Problem requirements
Retype the entries below exactly as they appear, but leave out the picture lines.

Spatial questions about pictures
>> Begin

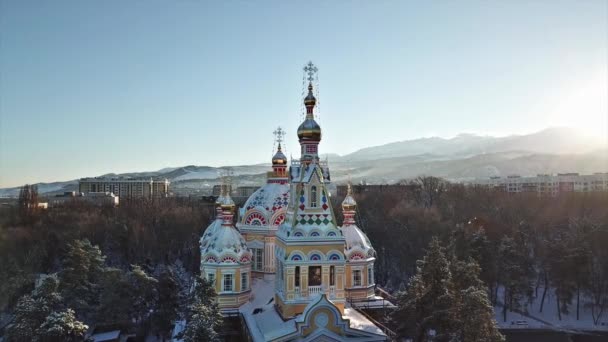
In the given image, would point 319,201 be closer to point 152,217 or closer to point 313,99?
point 313,99

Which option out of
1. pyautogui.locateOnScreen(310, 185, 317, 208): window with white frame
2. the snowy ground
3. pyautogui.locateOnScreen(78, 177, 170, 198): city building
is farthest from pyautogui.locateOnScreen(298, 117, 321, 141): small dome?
pyautogui.locateOnScreen(78, 177, 170, 198): city building

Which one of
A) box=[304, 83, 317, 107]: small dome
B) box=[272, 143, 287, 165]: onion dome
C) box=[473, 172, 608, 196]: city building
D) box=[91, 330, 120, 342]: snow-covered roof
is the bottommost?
box=[91, 330, 120, 342]: snow-covered roof

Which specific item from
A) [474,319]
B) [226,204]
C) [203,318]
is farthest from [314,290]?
[226,204]

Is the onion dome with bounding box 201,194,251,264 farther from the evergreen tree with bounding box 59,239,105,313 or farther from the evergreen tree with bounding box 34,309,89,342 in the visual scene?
the evergreen tree with bounding box 59,239,105,313

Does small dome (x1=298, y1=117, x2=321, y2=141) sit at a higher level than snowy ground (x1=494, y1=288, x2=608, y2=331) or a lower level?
higher

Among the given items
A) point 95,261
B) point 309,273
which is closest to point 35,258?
point 95,261

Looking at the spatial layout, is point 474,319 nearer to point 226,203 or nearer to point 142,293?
point 226,203

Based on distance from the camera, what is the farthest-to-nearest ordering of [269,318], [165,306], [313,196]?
[165,306] < [313,196] < [269,318]
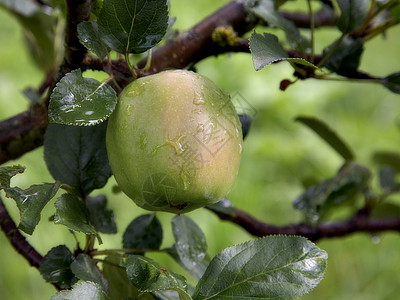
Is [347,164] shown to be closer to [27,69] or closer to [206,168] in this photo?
[206,168]

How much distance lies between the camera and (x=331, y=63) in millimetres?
586

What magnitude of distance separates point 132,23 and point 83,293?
249 mm

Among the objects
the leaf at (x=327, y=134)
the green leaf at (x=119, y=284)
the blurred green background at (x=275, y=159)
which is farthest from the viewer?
the blurred green background at (x=275, y=159)

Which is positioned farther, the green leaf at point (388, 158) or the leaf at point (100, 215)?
the green leaf at point (388, 158)

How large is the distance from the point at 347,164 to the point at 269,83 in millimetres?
1142

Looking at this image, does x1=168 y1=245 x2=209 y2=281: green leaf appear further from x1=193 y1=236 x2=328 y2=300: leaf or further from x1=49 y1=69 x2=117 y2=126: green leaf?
x1=49 y1=69 x2=117 y2=126: green leaf

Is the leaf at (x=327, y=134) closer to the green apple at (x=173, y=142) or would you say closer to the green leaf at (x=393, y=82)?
the green leaf at (x=393, y=82)

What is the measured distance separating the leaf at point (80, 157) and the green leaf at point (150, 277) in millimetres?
123

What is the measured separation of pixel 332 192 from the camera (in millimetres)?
819

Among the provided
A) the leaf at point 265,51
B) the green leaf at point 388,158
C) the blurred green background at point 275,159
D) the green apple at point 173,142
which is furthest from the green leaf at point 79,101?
the blurred green background at point 275,159

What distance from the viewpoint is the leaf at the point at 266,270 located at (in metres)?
0.42

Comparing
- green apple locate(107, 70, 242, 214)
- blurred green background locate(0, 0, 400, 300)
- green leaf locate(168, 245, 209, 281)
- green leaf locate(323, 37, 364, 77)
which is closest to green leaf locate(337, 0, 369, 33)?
green leaf locate(323, 37, 364, 77)

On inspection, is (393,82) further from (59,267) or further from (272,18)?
(59,267)

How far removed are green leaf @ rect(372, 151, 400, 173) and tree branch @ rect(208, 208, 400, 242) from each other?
7.0 inches
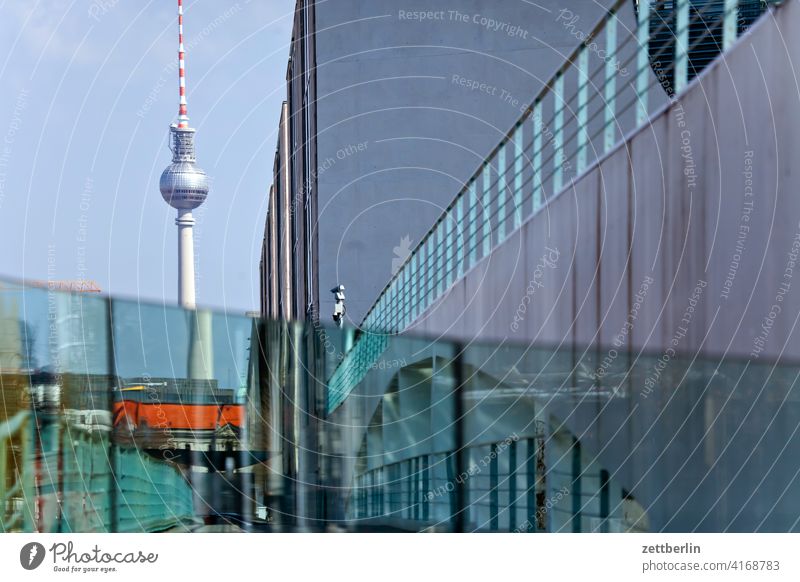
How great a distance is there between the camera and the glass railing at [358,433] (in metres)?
2.91

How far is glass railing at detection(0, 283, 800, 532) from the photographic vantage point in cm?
291

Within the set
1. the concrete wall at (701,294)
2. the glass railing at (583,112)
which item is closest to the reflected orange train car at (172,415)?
the glass railing at (583,112)

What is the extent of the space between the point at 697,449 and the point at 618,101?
1203 mm

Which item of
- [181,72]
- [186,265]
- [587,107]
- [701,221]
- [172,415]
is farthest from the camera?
[186,265]

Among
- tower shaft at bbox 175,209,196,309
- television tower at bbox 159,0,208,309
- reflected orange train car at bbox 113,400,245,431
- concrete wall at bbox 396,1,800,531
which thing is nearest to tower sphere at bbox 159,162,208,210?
television tower at bbox 159,0,208,309

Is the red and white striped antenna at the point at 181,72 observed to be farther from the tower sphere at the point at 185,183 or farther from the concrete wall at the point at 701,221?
the concrete wall at the point at 701,221

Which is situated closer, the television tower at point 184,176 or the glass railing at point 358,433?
the glass railing at point 358,433

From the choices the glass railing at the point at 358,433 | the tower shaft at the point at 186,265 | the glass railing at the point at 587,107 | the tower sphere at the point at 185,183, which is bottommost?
the glass railing at the point at 358,433

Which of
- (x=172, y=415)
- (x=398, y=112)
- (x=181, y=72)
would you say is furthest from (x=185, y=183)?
(x=398, y=112)

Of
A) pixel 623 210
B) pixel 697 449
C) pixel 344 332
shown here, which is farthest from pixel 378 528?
pixel 623 210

>> End

Complete response
In the given image, would point 319,201 be closer to point 152,217 or closer to point 313,99?
point 313,99

Which option out of
1. pyautogui.locateOnScreen(310, 185, 317, 208): window with white frame
2. the snowy ground
3. pyautogui.locateOnScreen(78, 177, 170, 198): city building
is farthest from pyautogui.locateOnScreen(298, 117, 321, 141): small dome?
pyautogui.locateOnScreen(78, 177, 170, 198): city building

Which one of
A) box=[304, 83, 317, 107]: small dome
B) box=[272, 143, 287, 165]: onion dome
C) box=[473, 172, 608, 196]: city building
D) box=[91, 330, 120, 342]: snow-covered roof
is the bottommost?
box=[91, 330, 120, 342]: snow-covered roof

Which specific item from
A) [474,319]
B) [226,204]
C) [203,318]
is farthest from [314,290]?
[226,204]

Is the onion dome with bounding box 201,194,251,264 farther from the evergreen tree with bounding box 59,239,105,313 or farther from the evergreen tree with bounding box 34,309,89,342 in the visual scene?
the evergreen tree with bounding box 59,239,105,313

Does small dome (x1=298, y1=117, x2=321, y2=141) sit at a higher level than snowy ground (x1=494, y1=288, x2=608, y2=331) or a lower level?
higher

Among the given items
A) point 95,261
B) point 309,273
which is closest to point 35,258?
point 95,261

Looking at the spatial layout, is point 474,319 nearer to point 226,203 or nearer to point 142,293?
point 226,203

Based on distance from the camera, what is the farthest-to-nearest ordering of [269,318], [165,306], [313,196]?
[165,306] < [313,196] < [269,318]
Is [347,164] shown to be closer to [27,69] or closer to [206,168] in this photo?
[206,168]

How much distance lies between the camera and (x=331, y=63) in millimetres?
586

What magnitude of distance separates point 132,23 and point 83,293?
249 mm

Among the objects
the leaf at (x=327, y=134)
the green leaf at (x=119, y=284)
the blurred green background at (x=275, y=159)
which is farthest from the viewer?
the blurred green background at (x=275, y=159)

Which is positioned farther, the green leaf at point (388, 158) or the leaf at point (100, 215)?
the green leaf at point (388, 158)

How large is the distance from the point at 347,164 to the point at 269,83 in millimetres?
1142

Looking at this image, does x1=168 y1=245 x2=209 y2=281: green leaf appear further from x1=193 y1=236 x2=328 y2=300: leaf or further from x1=49 y1=69 x2=117 y2=126: green leaf?
x1=49 y1=69 x2=117 y2=126: green leaf

Is the leaf at (x=327, y=134) closer to the green apple at (x=173, y=142) or would you say closer to the green leaf at (x=393, y=82)?
the green leaf at (x=393, y=82)

What is the measured distance separating the leaf at point (80, 157) and the green leaf at point (150, 277) in millimetres?
123

What is the measured separation of pixel 332 192 from the camera (in millimetres)?
819

Among the provided
A) the leaf at point 265,51
B) the green leaf at point 388,158
C) the blurred green background at point 275,159
D) the green apple at point 173,142
which is furthest from the green leaf at point 79,101?
the blurred green background at point 275,159

What distance from the viewpoint is the leaf at the point at 266,270 located at (in metres)?
0.42

Comparing
- green apple locate(107, 70, 242, 214)
- blurred green background locate(0, 0, 400, 300)
- green leaf locate(168, 245, 209, 281)
- green leaf locate(323, 37, 364, 77)
which is closest to green leaf locate(337, 0, 369, 33)?
green leaf locate(323, 37, 364, 77)

On inspection, is (393,82) further from (59,267) or further from (272,18)?
(59,267)

How far removed are green leaf @ rect(372, 151, 400, 173) and tree branch @ rect(208, 208, 400, 242) from each other?
7.0 inches
How great a distance is there between the camera and the glass railing at [358,433] (in metres)?
2.91

How far is glass railing at detection(0, 283, 800, 532) from the photographic vantage point in cm?
291

Within the set
1. the concrete wall at (701,294)
2. the glass railing at (583,112)
which item is closest to the reflected orange train car at (172,415)?
the glass railing at (583,112)

What is the extent of the space between the point at 697,449 and the point at 618,101?
1203 mm

Which item of
- [181,72]
- [186,265]
- [587,107]
- [701,221]
- [172,415]
is farthest from the camera?
[186,265]

Among
- tower shaft at bbox 175,209,196,309
- television tower at bbox 159,0,208,309
- reflected orange train car at bbox 113,400,245,431
- concrete wall at bbox 396,1,800,531
which thing is nearest to tower sphere at bbox 159,162,208,210?
television tower at bbox 159,0,208,309

Is the red and white striped antenna at the point at 181,72 observed to be farther from the tower sphere at the point at 185,183 or farther from the concrete wall at the point at 701,221?
the concrete wall at the point at 701,221

Which is situated closer, the television tower at point 184,176 or the glass railing at point 358,433?
the glass railing at point 358,433

From the choices the glass railing at the point at 358,433 | the tower shaft at the point at 186,265 | the glass railing at the point at 587,107 | the tower sphere at the point at 185,183, which is bottommost?
the glass railing at the point at 358,433

Which of
- (x=172, y=415)
- (x=398, y=112)
- (x=181, y=72)
would you say is furthest from (x=185, y=183)?
(x=398, y=112)

Of
A) pixel 623 210
B) pixel 697 449
C) pixel 344 332
shown here, which is farthest from pixel 378 528?
pixel 623 210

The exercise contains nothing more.